##### DATASET RECORDS #####
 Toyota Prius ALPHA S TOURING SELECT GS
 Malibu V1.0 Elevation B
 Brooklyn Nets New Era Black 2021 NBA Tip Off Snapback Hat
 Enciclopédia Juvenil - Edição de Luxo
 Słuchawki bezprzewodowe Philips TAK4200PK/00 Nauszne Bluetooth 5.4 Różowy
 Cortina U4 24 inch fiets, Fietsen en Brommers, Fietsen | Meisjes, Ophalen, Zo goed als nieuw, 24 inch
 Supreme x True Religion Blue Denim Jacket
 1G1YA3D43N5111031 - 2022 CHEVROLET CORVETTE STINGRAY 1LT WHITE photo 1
#####
##### DATASET RECORDS #####
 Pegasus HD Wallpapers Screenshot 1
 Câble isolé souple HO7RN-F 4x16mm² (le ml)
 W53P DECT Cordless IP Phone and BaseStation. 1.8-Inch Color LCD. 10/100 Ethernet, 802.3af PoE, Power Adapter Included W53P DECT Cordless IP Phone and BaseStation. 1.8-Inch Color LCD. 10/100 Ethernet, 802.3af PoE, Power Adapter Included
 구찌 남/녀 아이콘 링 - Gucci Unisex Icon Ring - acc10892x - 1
#####
### YOUR ASSIGNMENT:
In the data above, find the line with "Adapter Included W53P" and the line with "구찌 남/녀 아이콘 링". Retype both, plus every line between them, exactly.

### RESULT OF THE EXERCISE:
 W53P DECT Cordless IP Phone and BaseStation. 1.8-Inch Color LCD. 10/100 Ethernet, 802.3af PoE, Power Adapter Included W53P DECT Cordless IP Phone and BaseStation. 1.8-Inch Color LCD. 10/100 Ethernet, 802.3af PoE, Power Adapter Included
 구찌 남/녀 아이콘 링 - Gucci Unisex Icon Ring - acc10892x - 1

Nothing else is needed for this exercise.